Several recent studies sought to define the mechanisms by which
CCM signals impact on regional and global myocardial function.
Many of these studies have been reviewed recently.19 In view of
previous literature showing that electromagnetic fields can
impact on protein–protein interaction and gene expression20
and considering that the CCM-induced increases in contractility
were not associated with an increase in MVO2, CCM signals may
have a direct impact on cellular physiology beyond typical acute
effects on calcium handling that underlie pharmacological inotropic
effects. To explore this hypothesis, myocardial samples were initially obtained for molecular (northern blot) and biochemical
(western blot) analyses from an animal model of heart failure in
both acute and chronic studies.10,21 Samples were taken from
the interventricular septum (near the site of CCM signal delivery)

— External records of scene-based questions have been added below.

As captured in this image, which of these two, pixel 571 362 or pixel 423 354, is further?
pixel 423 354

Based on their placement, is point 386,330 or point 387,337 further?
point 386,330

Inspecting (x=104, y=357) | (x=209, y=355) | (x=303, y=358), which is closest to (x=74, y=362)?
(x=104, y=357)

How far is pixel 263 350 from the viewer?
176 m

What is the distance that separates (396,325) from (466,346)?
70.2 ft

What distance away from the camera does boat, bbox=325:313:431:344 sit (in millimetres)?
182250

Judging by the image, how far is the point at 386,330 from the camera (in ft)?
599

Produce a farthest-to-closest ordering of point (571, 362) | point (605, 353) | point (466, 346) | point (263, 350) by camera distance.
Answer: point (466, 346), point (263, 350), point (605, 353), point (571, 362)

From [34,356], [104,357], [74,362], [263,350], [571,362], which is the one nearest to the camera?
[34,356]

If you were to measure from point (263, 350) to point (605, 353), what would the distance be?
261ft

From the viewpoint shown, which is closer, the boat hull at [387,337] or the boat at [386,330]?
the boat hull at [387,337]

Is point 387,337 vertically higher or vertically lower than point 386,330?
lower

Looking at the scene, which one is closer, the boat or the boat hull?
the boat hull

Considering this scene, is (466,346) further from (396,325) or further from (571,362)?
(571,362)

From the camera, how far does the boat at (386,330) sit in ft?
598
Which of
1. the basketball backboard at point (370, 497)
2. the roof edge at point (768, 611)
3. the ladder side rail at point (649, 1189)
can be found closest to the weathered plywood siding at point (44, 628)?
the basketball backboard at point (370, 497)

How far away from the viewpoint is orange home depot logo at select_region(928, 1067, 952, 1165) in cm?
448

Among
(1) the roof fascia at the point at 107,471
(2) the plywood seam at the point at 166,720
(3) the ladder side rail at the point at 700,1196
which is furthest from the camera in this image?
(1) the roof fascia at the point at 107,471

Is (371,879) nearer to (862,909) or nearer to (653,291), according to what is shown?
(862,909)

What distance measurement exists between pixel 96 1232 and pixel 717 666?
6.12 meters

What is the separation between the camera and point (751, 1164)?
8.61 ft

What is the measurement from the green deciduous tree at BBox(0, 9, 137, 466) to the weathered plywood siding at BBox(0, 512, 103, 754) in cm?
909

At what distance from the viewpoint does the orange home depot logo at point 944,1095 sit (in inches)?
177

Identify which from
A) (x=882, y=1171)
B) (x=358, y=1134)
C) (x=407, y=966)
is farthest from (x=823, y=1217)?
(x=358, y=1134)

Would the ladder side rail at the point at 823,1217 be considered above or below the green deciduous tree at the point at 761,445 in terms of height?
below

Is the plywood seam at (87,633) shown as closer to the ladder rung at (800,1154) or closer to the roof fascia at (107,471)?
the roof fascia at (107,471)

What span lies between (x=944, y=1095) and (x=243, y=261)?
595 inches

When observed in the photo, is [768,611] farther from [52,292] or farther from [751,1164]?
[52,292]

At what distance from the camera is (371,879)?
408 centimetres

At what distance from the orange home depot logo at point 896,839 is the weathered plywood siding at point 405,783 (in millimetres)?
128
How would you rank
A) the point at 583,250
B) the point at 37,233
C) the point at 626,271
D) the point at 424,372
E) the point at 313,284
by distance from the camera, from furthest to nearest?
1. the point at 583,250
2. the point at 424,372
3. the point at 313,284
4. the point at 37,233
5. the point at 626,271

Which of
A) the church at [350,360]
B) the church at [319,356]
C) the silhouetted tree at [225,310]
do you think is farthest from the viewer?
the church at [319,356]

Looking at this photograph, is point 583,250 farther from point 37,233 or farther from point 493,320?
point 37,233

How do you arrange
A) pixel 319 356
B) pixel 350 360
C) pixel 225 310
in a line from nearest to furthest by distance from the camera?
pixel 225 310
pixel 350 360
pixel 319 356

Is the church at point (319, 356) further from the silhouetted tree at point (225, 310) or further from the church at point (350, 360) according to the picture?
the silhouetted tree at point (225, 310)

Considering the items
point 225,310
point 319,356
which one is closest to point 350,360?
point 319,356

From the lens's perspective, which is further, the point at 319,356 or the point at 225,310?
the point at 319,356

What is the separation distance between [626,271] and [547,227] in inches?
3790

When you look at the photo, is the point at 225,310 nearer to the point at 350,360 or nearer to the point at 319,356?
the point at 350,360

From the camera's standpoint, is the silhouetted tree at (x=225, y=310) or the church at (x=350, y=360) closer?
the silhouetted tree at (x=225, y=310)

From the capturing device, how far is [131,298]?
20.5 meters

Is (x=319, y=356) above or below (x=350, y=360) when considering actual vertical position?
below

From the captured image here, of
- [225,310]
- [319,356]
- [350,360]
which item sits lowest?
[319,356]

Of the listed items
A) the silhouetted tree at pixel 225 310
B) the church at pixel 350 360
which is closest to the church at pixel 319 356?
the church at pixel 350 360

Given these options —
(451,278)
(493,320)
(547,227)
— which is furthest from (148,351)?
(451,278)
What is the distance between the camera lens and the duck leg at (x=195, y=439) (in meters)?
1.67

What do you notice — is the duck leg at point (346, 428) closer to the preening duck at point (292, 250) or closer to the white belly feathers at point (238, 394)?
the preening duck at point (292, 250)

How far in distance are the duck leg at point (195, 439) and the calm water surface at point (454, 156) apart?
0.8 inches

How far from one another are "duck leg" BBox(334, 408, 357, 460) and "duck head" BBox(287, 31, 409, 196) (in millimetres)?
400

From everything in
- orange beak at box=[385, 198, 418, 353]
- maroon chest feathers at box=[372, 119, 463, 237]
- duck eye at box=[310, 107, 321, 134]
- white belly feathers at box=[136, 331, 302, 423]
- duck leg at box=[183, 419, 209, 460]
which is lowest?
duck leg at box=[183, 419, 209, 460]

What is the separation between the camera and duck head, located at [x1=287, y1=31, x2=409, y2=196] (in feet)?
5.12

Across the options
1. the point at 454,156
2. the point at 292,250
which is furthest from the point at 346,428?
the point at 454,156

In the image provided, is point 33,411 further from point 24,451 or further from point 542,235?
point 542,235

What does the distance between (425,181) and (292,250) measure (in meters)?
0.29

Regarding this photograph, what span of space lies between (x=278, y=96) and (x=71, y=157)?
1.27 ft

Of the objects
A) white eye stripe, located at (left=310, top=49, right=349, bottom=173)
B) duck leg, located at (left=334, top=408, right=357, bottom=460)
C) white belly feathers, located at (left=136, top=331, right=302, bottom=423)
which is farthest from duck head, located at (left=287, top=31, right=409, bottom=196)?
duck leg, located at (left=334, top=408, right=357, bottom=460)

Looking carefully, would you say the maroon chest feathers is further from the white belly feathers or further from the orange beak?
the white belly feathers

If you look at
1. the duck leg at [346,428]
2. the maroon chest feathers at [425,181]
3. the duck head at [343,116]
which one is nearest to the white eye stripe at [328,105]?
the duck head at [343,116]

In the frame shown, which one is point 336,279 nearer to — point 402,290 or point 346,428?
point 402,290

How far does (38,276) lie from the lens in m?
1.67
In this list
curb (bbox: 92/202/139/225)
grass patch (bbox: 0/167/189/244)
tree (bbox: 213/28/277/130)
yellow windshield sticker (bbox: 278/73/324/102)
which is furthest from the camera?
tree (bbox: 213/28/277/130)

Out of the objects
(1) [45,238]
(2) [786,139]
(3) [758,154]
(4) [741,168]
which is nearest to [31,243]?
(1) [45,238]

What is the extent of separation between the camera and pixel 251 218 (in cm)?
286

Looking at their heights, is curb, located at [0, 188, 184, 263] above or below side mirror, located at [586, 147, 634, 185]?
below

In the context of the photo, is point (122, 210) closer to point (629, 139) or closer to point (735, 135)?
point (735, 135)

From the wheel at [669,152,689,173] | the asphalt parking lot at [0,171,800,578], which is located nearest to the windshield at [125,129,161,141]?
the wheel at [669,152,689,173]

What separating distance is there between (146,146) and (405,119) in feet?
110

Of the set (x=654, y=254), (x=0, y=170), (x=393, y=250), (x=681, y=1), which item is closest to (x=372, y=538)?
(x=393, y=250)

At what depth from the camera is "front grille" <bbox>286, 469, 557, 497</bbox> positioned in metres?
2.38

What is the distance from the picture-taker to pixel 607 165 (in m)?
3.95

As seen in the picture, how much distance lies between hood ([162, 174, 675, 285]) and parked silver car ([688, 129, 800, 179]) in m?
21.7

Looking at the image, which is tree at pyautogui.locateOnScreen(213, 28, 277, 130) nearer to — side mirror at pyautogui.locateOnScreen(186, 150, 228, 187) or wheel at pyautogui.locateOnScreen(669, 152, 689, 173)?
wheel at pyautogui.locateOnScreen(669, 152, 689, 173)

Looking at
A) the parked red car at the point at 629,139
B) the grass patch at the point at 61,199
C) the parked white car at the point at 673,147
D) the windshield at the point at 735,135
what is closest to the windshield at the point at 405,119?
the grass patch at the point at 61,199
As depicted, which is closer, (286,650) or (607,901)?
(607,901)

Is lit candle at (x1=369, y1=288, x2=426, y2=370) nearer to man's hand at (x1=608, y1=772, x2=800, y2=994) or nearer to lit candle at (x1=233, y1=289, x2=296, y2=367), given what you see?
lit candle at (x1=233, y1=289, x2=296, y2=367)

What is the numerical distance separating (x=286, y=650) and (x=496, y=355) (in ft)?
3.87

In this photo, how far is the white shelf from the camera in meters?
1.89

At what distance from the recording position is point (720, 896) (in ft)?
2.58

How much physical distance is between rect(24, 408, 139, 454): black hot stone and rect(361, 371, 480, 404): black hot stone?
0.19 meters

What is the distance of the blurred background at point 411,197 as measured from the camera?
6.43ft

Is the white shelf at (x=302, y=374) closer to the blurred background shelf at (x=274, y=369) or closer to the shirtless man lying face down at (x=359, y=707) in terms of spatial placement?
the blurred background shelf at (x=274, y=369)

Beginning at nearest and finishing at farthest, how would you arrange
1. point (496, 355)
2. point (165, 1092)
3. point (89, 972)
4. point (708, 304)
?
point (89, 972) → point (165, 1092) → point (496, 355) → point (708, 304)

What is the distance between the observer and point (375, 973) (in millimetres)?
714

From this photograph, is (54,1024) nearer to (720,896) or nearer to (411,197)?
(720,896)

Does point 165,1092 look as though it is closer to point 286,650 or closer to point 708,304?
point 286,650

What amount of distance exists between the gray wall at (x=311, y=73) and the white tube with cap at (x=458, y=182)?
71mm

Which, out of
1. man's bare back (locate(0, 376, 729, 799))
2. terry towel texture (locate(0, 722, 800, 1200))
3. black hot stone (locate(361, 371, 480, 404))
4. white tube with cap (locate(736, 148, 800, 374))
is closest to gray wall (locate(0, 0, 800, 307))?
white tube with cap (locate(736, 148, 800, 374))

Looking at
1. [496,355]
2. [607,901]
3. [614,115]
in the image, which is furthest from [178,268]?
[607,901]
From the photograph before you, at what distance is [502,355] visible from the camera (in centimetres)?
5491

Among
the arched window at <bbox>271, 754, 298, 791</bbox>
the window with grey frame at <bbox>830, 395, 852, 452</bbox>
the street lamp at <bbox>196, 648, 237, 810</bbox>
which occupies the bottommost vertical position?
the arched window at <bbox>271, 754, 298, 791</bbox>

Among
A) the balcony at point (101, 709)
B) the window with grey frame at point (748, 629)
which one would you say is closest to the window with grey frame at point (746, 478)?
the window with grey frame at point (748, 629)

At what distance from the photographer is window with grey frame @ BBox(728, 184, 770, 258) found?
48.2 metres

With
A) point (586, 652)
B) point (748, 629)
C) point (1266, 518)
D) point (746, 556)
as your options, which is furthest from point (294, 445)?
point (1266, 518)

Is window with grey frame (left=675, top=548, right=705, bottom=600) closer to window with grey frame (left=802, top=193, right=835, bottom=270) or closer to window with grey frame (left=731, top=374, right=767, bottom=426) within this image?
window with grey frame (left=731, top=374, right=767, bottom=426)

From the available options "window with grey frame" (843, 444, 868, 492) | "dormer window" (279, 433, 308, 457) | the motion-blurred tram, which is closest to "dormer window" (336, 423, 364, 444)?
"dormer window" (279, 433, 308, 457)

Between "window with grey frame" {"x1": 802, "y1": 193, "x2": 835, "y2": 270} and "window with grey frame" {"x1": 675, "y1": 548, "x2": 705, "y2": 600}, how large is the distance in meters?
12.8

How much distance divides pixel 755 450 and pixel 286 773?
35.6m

and in a remote area on the LV free wall. The impact of CCM on a
variety of genes and proteins was explored; for illustrative purposes, emphasis was placed on genes and proteins of high abundance whose tissue contents were known to be significantly
altered in heart failure. It was demonstrated that one of the
most rapid effects of CCM is that near the site of signal delivery
there is, within minutes, an increase in phosphorylation of phospholamban (PLB), a key protein that modulates the activity of
sarcoendoplasmic reticulum calcium ATPase type 2a (SERCA2a)
which in turn modulates calcium handling by the sarcoplasmic
reticulum.10 Shortly thereafter, changes in gene expression can
be demonstrated. For example, the expression of SERCA2a was
decreased in animals with untreated heart failure in both the interventricular septum (‘near’) and far from the LV free wall (‘remote’).
For tissue obtained from animals with acute (4 h) CCM treatment,
SERCA2a expression increased in the region near the site of CCM
stimulation, but not in the remote region. In the chronic setting,
however, SERCA2a expression was improved in both near and
remote regions. These findings are representative of findings
obtained with other genes whose expression is decreased in
chronic heart failure. Brain natriuretic peptide (BNP) expression
was also examined but, in this case, BNP was overexpressed in untreated heart failure, decreased acutely only in the region near the
CCM pacing site, and decreased in both the near and remote sites
with chronic CCM treatment. The fact that gene expression is
improved in the short term only near the area of treatment
implies that the effects of CCM treatment are local and direct.
However, in the long term, where expression is improved in
both near and remote sites, two possible factors may contribute.
First, changes in gene expression in remote areas may be secondary to the global haemodynamic benefits provided by chronic
regional CCM treatment. Alternatively, there may be some
direct effect that is transmitted to remote sites via gap junctions.
Which, if either, of these is contributory or dominant remains to
be elucidated.
706
M. Borggrefe and D. Burkhoff
These findings concerning the molecular effects of CCM treatment in an animal model of heart failure were confirmed in a
biopsy study performed in 11 patients with heart failure. Endomyocardial biopsies were obtained at baseline (prior to CCM therapy)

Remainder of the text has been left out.